Setelah menempatkan Tuhan pada urutan pertama dalam arti seperti yang diharapkan, maka hal berikutnya adalah ‘ fear of God’. Jika hanya menempatkan Tuhan pada prioritas utama tetapi tidak ada rasa takut akan Tuhan, maka yang muncul adalah penonjolan ritual-ritual keagamaan belaka yang kurang memberi pengaruh positif. Tetapi, jika seorang pemimpin menjadi orang yang fear of God, hal-hal terlarang tidak akan dilakukan sekalipun tidak ada satu orang pun yang melihat atau memeriksa. Dia sadar bahwa sekali pun orang tidak melihat, tetapi Tuhan melihat. 3.) Be a Giver, Not a Taker Menjadi ‘a giver, not a taker’ seperti yang diharapkan akan sangat sulit dilakukan jika seorang pemimpin tidak memiliki fondasi 1dan 2 di atas. Ketika yang selalu dipikirkan pemimpin adalah menjadi



a giver , maka



mental model yang muncul juga akan mengarah kesana. Mental model terkait dengan



giving principle



sangat perlu dikembangkan, karena memberi



merupakan kebutuhan manusia yang paling mendasar dan bahwa dengan memberi orang akan merasa memiliki arti dalam hidup. 4.) The Seed Must Lead Selama pemimpin memikirkan diri sendiri, maka yang terbaik dalam lembaga tidak akan pernah dapat dicapai, sekali pun rencana yang dibuat sangat bagus, bahkan cenderung sempurna. Untuk itu, terkait dengan prinsip be a giver, not a taker, seorang pemimpin perlu melengkapi dengan prinsip lain, yaitu: ‘The Seed must Lead’. Hal ini diibaratkan seorang petani yang ingin menuai padi, ia harus menabur benih padi terlebih dahulu. Apa yang diinginkan pemimpin haruslah ditabur terlebih dahulu sebagai benih. Jika pemimpin menginginkan kerja sama yang baik, maka ia harus menaburkan kerjasama yang baik dengan bawahan terlebih dahulu. 5.) Unbelief Leads to Disobedience Ketidakpercayaan dapat membawa seseorang pada ketidakpatuhan (unbelief leads to disobedience). Jika seorang pemimpin tidak dipercaya, maka hal ini akan membawa ketidakpatuhan di kalangan anak buah atau orang lain.

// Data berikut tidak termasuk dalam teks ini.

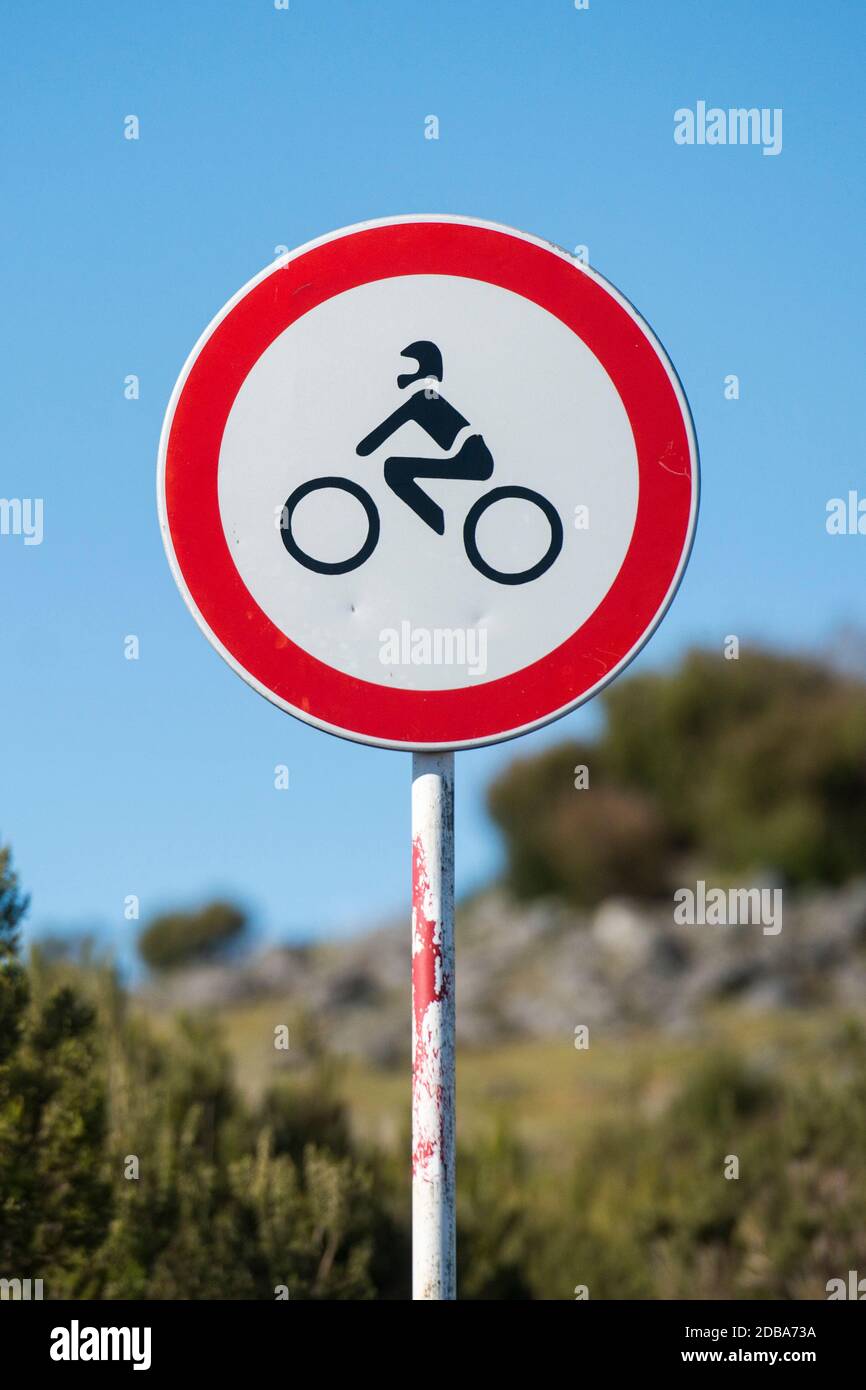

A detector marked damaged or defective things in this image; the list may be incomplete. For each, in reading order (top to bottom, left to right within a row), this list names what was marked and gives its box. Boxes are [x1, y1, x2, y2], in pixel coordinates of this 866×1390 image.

Interpretasi lain dari unbelief leads to disobedience adalah jika pemimpin



dapat dipercaya, maka kepatuhan menjadi tumbuh. Oleh karena itu, sangat penting bagi seorang pemimpin untuk dapat dipercaya. Dipercaya tentu saja tidak hanya terkait dengan masalah uang saja tetapi dengan banyak hal, misalnya dipercaya karena memiliki tujuan yang jelas. E. Mental Model Dalam Organisasi Mental model memungkinkan manusia bekerja dengan lebih cepat. Namun, dalam organisasi yang terus berubah, mental model ini kadang-kadang tidak berfungsi dengan baik dan menghambat adaptasi yang dibutuhkan. Dalam organisasi pembelajar, mental model ini didiskusikan, dicermati, dan direvisi pada level individual, kelompok, dan organisasi. Adapun dimensi model mental meliputi : 1. Prinsip dan nilai-nilai : seluruh anggota organisasi mengetahui dan memiliki prinsip prinsip dan nilai-nilai yang dimiliki bersama. 2. Mengkaji ulang kebiasaan : mengkaji ulang nilai-nilai bersama yang ada untuk diselaraskan dengan kondisi lingkungan. 3. Memperkuat kebersamaan : anggota organisasi selalu berusaha untuk memelihara dan memperkuat kebersamaan. Jika organisasi adalah untuk mengembangkan kapasitas untuk bekerja dengan model mental maka akan diperlukan bagi orang untuk belajar keterampilan baru dan mengembangkan orientasi baru, dan untuk mereka untuk menjadi perubahan institusional yang mendorong perubahan tersebut. Mental model yang sudah berdiri kuat menggagalkan perubahan yang dapat berasal dari sistem pemikiran.